Last November, we sat down with elite BMC racer Lorraine Truong, a fallen rider struggling with the very real effects of a serious brain injury sustained while racing.

Lorraine’s story touched us all, an honest and open account of determination, frustration, desperation and fear. However, from sadness came inspiration and hope from the MTB riding community as they rallied in support, donating over €40,000 to send Lorraine to the US for some radical treatment in a pioneering brain rehabilitation clinic. Those watching her Instagram channel saw videos of her being tested, challenged and even spun upside down in huge machines, like a NASA test pilot. Lorraine, being Lorraine, showed her resolve by dressing in various superhero costumes throughout. We thought it was time to find out how she is doing.

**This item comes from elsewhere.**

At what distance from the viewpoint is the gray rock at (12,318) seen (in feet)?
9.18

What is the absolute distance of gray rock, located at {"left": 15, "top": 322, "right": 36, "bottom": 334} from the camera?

The mountain biking community is a tight one, quick to assist someone who needs it, from lending out an inner tube, to donating to those who need more help. Lorraine was quick to point out how important the support has been to her. “The fundraiser was the idea of some of my friends and I am thankful beyond belief for all the people who supported me through this. We raised over 42’000 swiss francs but also received loads of positive messages which help me through this and makes me realise how many people care about me. I’ve been particularly touched by this family whose kids decided to do a second donation instead of buying Christmas cards. Even though the raffle is now over the support is still alive as the money raised will amazingly allow me to go back to the US this March for more treatments.”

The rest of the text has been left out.